Bazen bir fikir ile ona yapılan reddiye veya bir delile yönelik cevap zaman açısından uymayabilir. Fakat tezimizde kişi değil fikir esas olacağı için, birinin dile getirdiği fikir veya delil zaman açısından ondan sonraki dönemde yaşamış başka birisinin düşüncesine de hitap etmiş olabilir. Ama böyle yerlerde dipnot düşerek cevabın doğrudan o kişiye hitap etmediğini belirteceğiz. Bu yüzden ilgili yerlerde muhatabı hedef alan doğrudan bir cevap aranması doğru olmayacaktır.

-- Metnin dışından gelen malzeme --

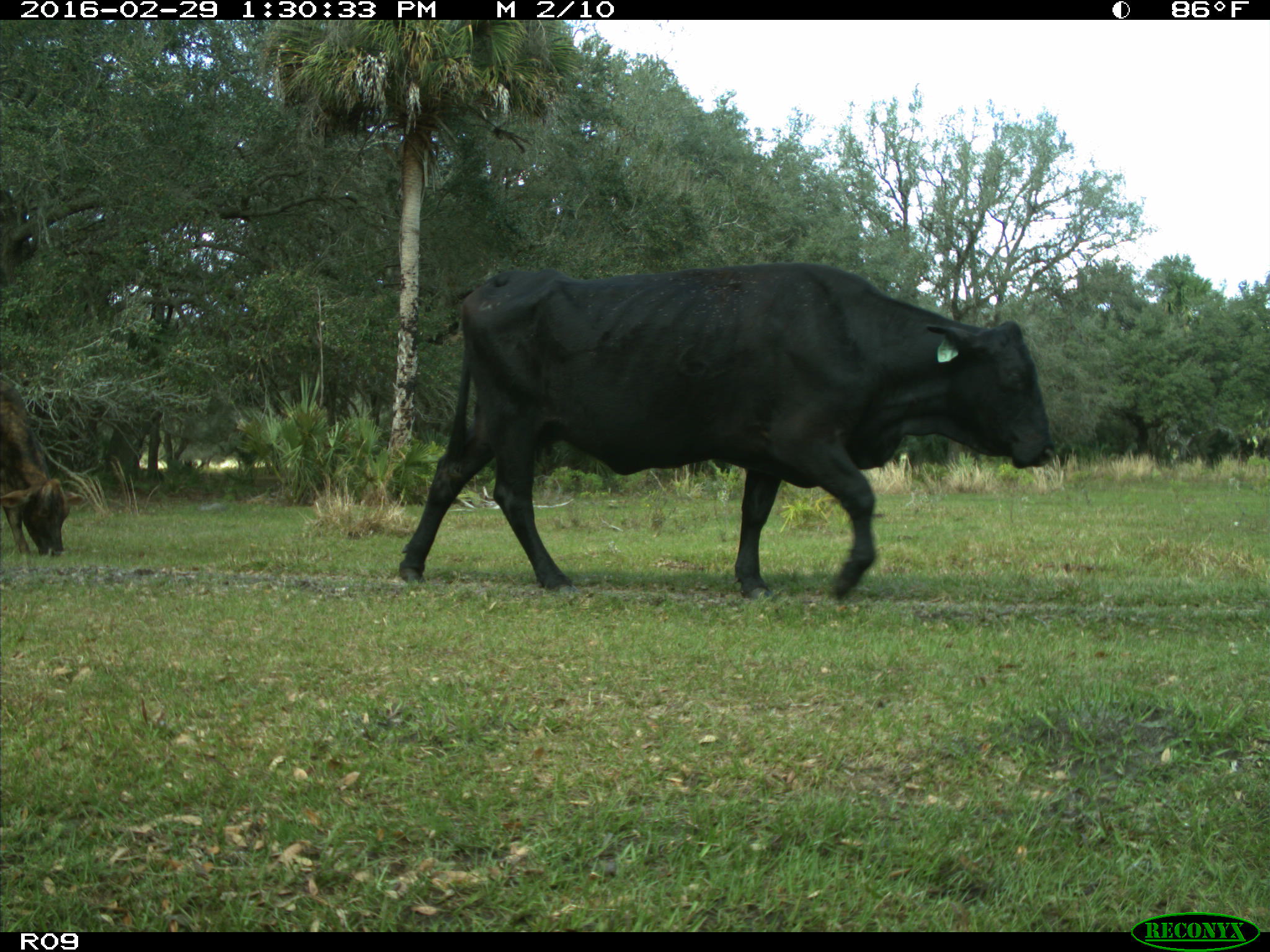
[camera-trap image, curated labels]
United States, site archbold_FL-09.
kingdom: Animalia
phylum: Chordata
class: Mammalia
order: Artiodactyla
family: Bovidae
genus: Bos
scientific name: Bos taurus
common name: domestic cow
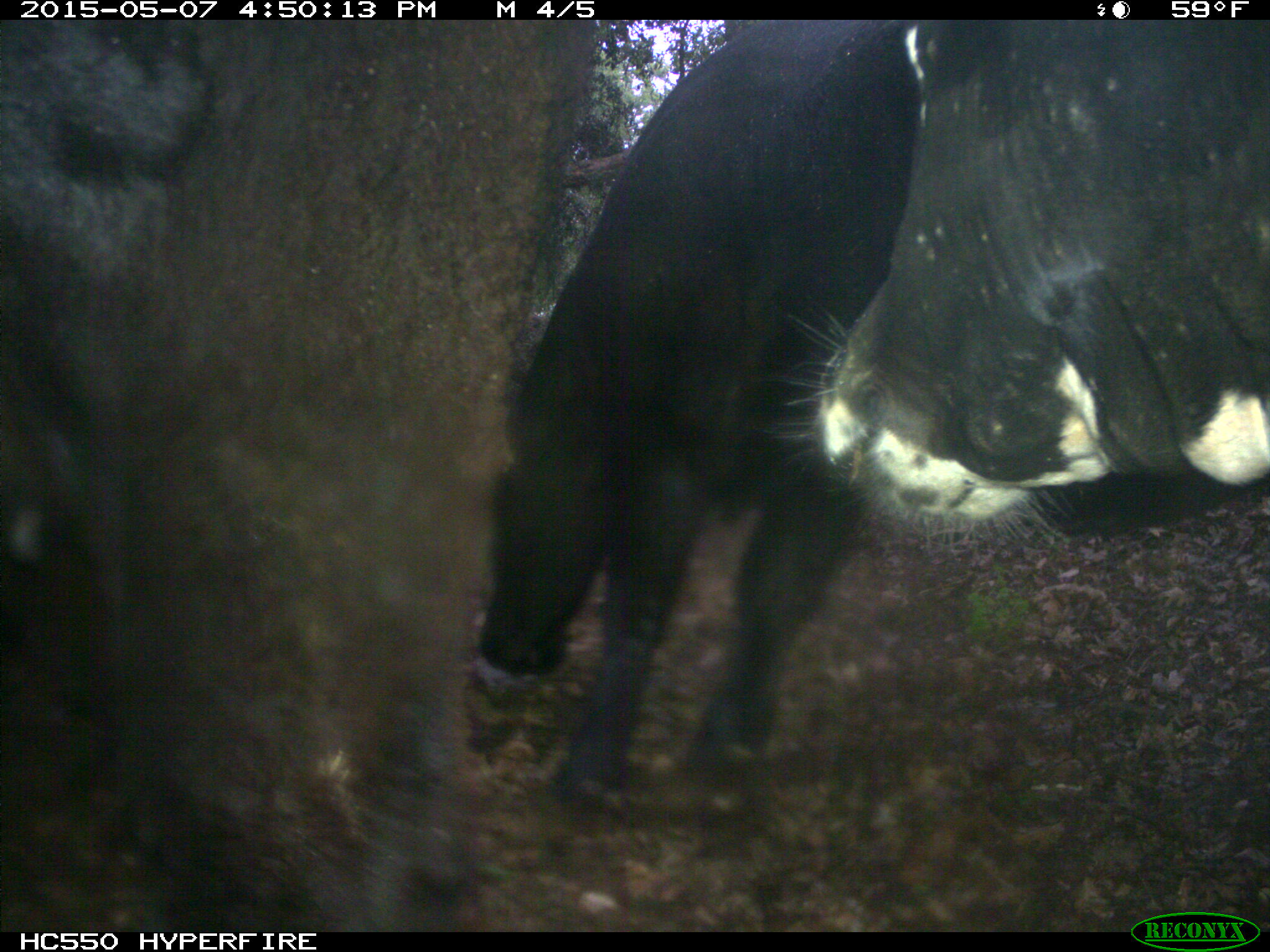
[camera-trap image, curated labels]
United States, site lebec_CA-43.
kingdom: Animalia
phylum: Chordata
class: Mammalia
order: Artiodactyla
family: Bovidae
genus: Bos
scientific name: Bos taurus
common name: domestic cow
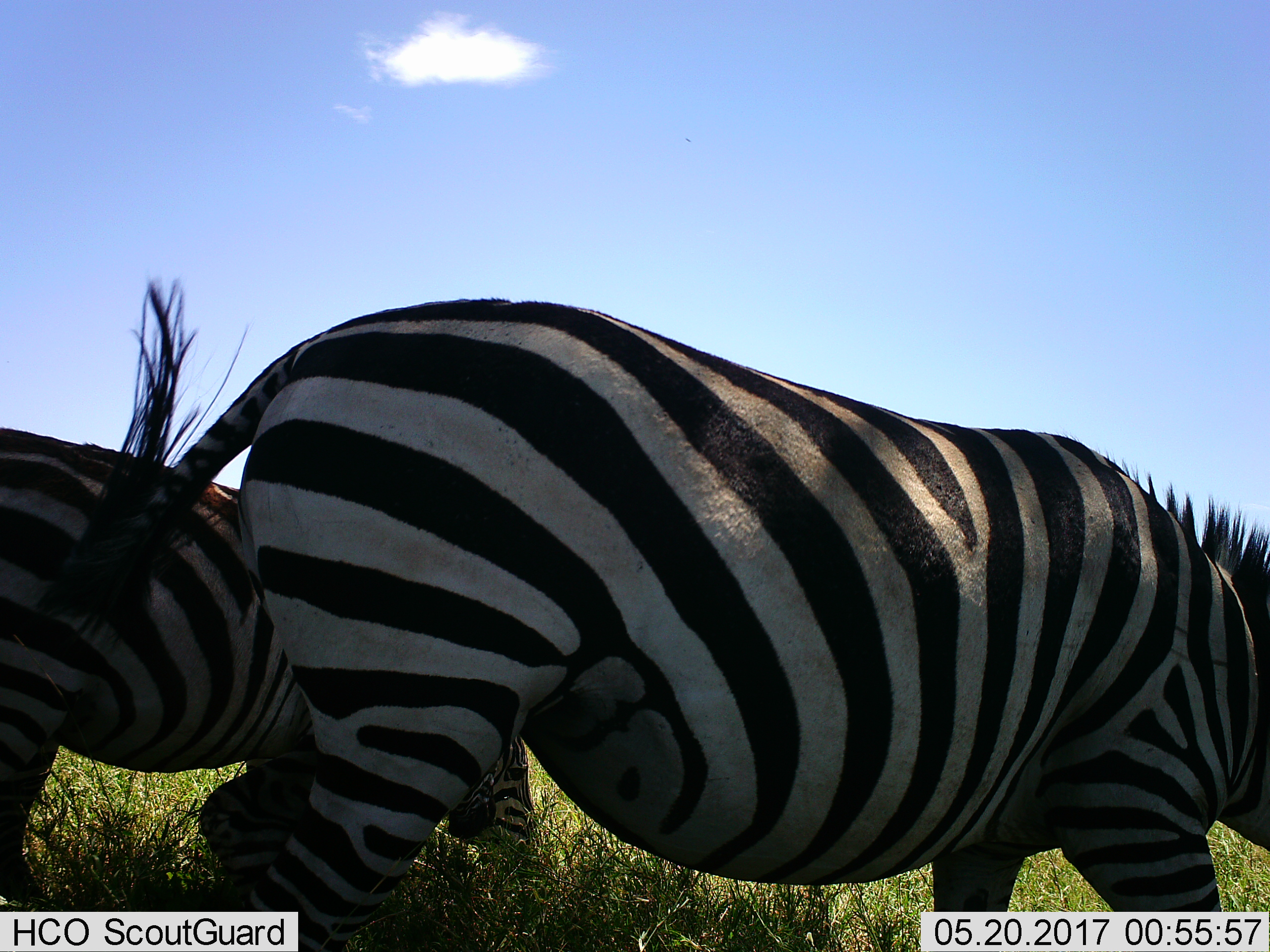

Tezin metni oluşturulurken genellikle âyetlerin meâli zikredilecek fakat âyetin belli bir lafzı delil olarak kullanılıyorsa o zaman metinde âyete, dipnotta ise meâline yer verilecektir. Hadislere atıfta bulunurken onun özeti veya tercümesi metinde zikredilecek, Arapça metni dipnotta gösterilecektir.

Kaynaklar:

Görüşleri doğru bir şekilde ortaya koymak için sahiplerinin kendi eserlerine ulaşılabildiği ölçüde müracaat edilecektir, fakat bazı düşünürlerin kitaplarına doğrudan ulaşılamadığı için buralarda mecburen ikinci el kaynaklardan istifade edilecektir.

Pakistan merkezli müstakil kitaplar ve tartışmaya konu olan şahısların görüşlerine reddiye olarak yazılan eserler ana müracaat kaynakları olacaktır. Araştırmanın tarih aralığı açısından çizdiğimiz sınırlar içeresinde konuya dair yazılan kitapların çok fazla

(19)

olması ve sınırlı bir zaman diliminde hepsini incelemenin oldukça zor olması sebebiyle kaynaklar açısından da seçmeci davranmak gerekmiştir. Ancak bu durum tartışmaya konu olan temel fikirleri belirtmede bir eksiklik meydana getirmeyecektir. Bu çerçevede tefsir, hadis şerhleri, fıkıh kitapları gibi kaynaklardan istifade etmek yerine, hadisçilerden farklı düşünenlerin yaklaşık tüm eserleri incelenmeye çalışılırken muhaliflerin (hadis savunucular) yalnız hadisin hücciyeti veya reddiye mahiyetindeki çalışmalarına temas edilecektir.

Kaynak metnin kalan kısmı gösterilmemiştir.